[Records of reasoning about scenes]
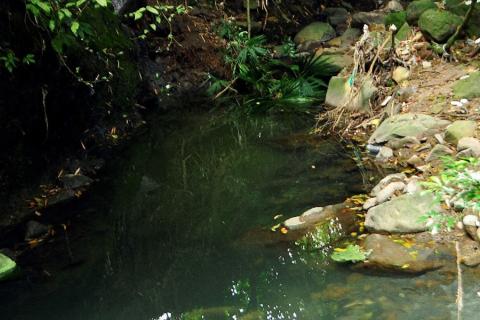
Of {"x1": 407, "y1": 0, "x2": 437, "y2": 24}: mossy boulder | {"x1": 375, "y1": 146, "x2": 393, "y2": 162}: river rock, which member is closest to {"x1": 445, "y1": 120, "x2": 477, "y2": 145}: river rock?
{"x1": 375, "y1": 146, "x2": 393, "y2": 162}: river rock

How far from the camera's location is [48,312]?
3785 millimetres

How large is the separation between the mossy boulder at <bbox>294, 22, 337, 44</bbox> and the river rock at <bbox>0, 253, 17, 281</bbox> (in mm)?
8343

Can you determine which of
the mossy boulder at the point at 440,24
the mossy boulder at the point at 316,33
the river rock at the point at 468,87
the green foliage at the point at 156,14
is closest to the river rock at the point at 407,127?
the river rock at the point at 468,87

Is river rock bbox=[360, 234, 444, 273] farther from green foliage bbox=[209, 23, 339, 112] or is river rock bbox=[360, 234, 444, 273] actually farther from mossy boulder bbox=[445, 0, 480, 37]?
mossy boulder bbox=[445, 0, 480, 37]

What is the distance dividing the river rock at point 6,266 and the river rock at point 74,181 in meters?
1.69

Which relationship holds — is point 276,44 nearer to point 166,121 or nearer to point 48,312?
point 166,121

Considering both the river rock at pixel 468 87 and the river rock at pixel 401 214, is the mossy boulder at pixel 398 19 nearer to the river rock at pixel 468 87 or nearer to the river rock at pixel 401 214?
the river rock at pixel 468 87

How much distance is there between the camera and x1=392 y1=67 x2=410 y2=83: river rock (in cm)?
721

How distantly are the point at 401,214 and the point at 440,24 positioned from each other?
4.28 meters

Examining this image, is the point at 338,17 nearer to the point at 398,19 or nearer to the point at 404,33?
the point at 398,19

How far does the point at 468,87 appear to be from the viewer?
6164 mm

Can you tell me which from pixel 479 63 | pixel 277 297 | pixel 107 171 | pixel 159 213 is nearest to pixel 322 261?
pixel 277 297

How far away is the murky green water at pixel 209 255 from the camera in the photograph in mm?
3537

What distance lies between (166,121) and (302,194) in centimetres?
360
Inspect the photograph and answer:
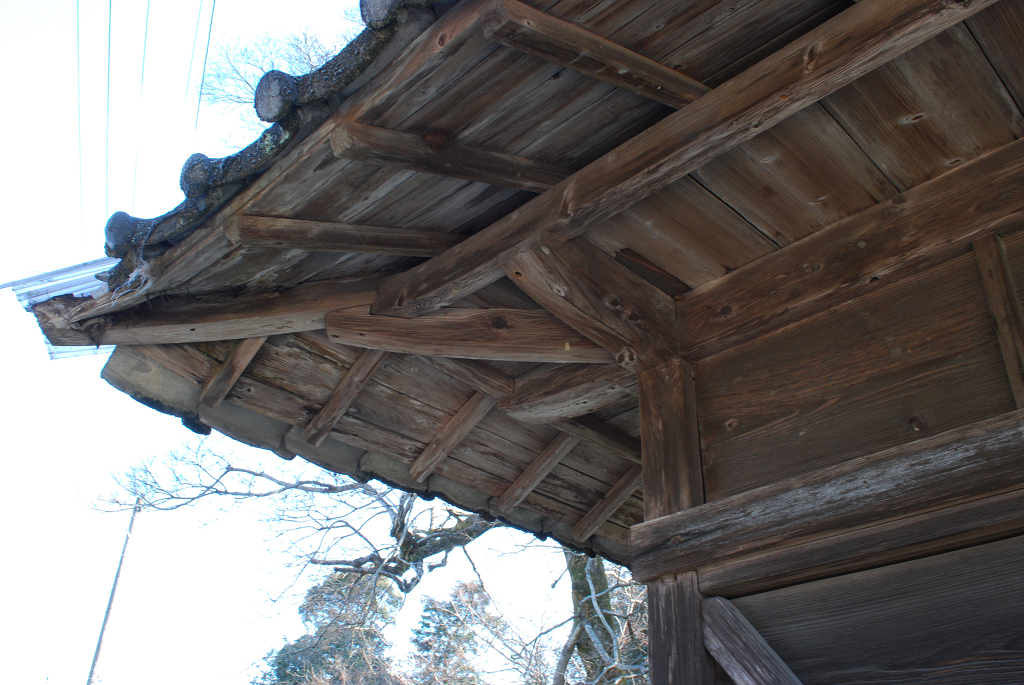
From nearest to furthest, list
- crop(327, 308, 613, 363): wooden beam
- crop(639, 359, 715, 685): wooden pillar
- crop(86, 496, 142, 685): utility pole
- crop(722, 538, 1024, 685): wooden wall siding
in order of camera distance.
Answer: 1. crop(722, 538, 1024, 685): wooden wall siding
2. crop(639, 359, 715, 685): wooden pillar
3. crop(327, 308, 613, 363): wooden beam
4. crop(86, 496, 142, 685): utility pole

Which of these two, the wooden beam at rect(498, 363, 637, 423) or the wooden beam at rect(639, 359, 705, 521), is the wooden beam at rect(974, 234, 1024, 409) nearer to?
the wooden beam at rect(639, 359, 705, 521)

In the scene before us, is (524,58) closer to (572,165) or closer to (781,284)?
(572,165)

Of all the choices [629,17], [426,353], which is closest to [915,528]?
[629,17]

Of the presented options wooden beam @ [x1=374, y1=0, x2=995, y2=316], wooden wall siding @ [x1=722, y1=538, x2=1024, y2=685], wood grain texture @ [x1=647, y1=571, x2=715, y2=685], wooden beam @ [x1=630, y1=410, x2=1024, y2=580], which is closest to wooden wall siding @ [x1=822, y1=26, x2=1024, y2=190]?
wooden beam @ [x1=374, y1=0, x2=995, y2=316]

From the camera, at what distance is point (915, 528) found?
1695 mm

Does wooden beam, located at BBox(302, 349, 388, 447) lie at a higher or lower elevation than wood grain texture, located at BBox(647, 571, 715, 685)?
higher

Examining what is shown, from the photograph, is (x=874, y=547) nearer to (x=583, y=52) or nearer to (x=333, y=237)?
(x=583, y=52)

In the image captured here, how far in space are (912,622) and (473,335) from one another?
164 cm

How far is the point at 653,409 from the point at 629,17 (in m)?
1.24

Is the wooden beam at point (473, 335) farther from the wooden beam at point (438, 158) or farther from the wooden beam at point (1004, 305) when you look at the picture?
the wooden beam at point (1004, 305)

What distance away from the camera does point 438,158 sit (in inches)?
82.6

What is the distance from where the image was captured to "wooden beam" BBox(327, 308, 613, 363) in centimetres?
267

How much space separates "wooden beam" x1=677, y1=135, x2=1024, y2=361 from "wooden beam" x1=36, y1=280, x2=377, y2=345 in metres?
1.33

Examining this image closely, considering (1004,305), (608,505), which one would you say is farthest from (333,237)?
(608,505)
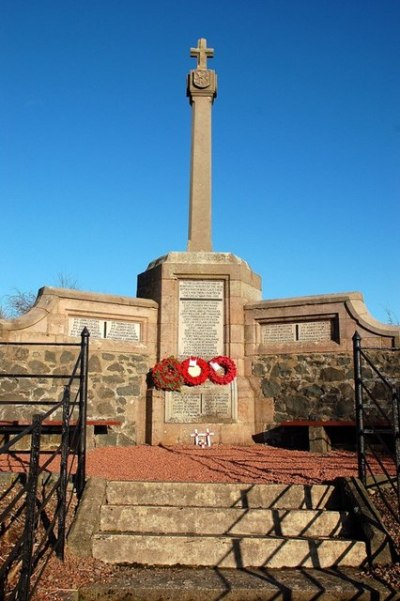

**Request**:
Pull out every line of the items above that contains the word "mossy", copying each one in full.

**Written response**:
Of {"x1": 407, "y1": 0, "x2": 437, "y2": 24}: mossy boulder | {"x1": 375, "y1": 146, "x2": 393, "y2": 162}: river rock, which member is closest to {"x1": 445, "y1": 120, "x2": 477, "y2": 145}: river rock?
How large is the separation between the mossy boulder at <bbox>294, 22, 337, 44</bbox> and the river rock at <bbox>0, 253, 17, 281</bbox> (in mm)?
the mossy boulder at the point at 440,24
the mossy boulder at the point at 316,33
Is river rock bbox=[360, 234, 444, 273] farther from green foliage bbox=[209, 23, 339, 112] or is river rock bbox=[360, 234, 444, 273] actually farther from mossy boulder bbox=[445, 0, 480, 37]?
mossy boulder bbox=[445, 0, 480, 37]
Considering both the river rock at pixel 468 87 and the river rock at pixel 401 214, is the mossy boulder at pixel 398 19 nearer to the river rock at pixel 468 87 or nearer to the river rock at pixel 401 214?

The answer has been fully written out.